Task directions:
Update the material below by replacing every instance of "furthest" with "farthest" and leaving everything else unchanged. Leave the pictures out of your answer.

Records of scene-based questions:
** Begin **

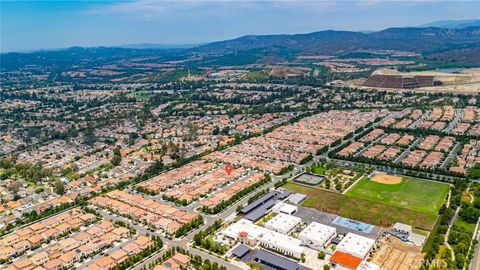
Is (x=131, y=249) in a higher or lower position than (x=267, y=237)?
lower

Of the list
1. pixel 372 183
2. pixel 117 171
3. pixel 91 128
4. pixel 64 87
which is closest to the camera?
pixel 372 183

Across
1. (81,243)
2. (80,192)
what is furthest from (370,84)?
(81,243)

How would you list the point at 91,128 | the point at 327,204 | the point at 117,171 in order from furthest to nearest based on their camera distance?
the point at 91,128
the point at 117,171
the point at 327,204

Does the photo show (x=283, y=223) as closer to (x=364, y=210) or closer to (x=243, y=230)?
(x=243, y=230)

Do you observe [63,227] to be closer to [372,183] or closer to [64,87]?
[372,183]

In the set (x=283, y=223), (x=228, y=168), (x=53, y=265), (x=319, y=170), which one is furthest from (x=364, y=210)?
(x=53, y=265)

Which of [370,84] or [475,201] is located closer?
[475,201]

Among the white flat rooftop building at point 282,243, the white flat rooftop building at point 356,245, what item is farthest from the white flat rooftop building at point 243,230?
the white flat rooftop building at point 356,245
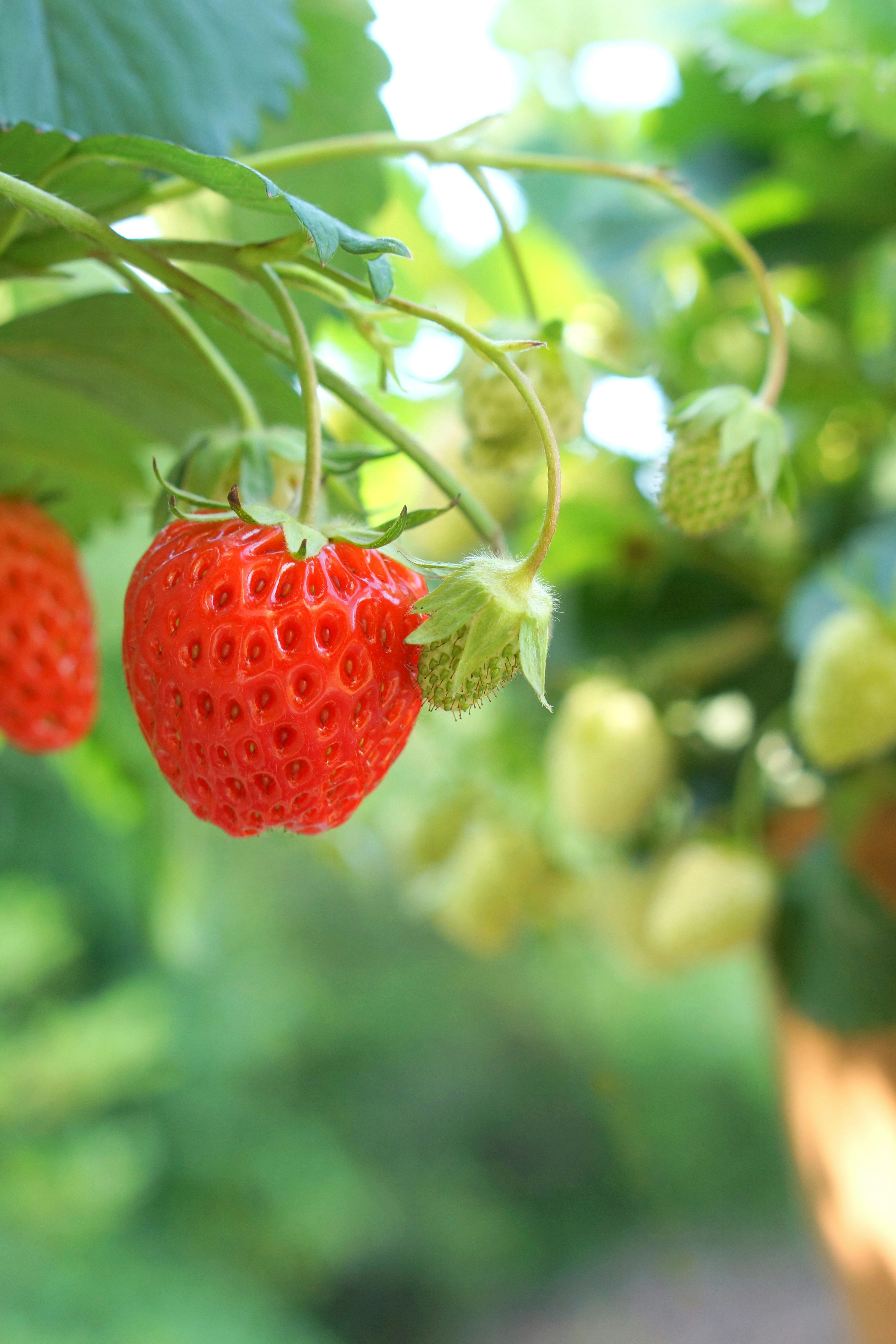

** End **

Problem solution:
Is (x=131, y=249) in a higher or lower position than (x=267, y=237)?
lower

Of the list
1. pixel 372 183
2. pixel 117 171
3. pixel 91 128
4. pixel 64 87
which is closest to the camera?
pixel 372 183

Across
1. (81,243)
2. (80,192)
what is farthest from (370,84)?
(81,243)

How would you list the point at 91,128 | the point at 327,204 | the point at 117,171 in order from farthest to nearest based on their camera distance?
the point at 91,128
the point at 117,171
the point at 327,204

Does the photo show (x=283, y=223) as closer to (x=364, y=210) or closer to (x=243, y=230)?
(x=243, y=230)

Do you observe [63,227] to be closer to [372,183] or closer to [64,87]?
[372,183]

In the set (x=283, y=223), (x=228, y=168), (x=53, y=265), (x=319, y=170), which one is farthest from (x=364, y=210)?
(x=53, y=265)

Which of [370,84] or [475,201] is located closer?
[475,201]

Among the white flat rooftop building at point 282,243, the white flat rooftop building at point 356,245, what item is farthest from the white flat rooftop building at point 243,230?
the white flat rooftop building at point 356,245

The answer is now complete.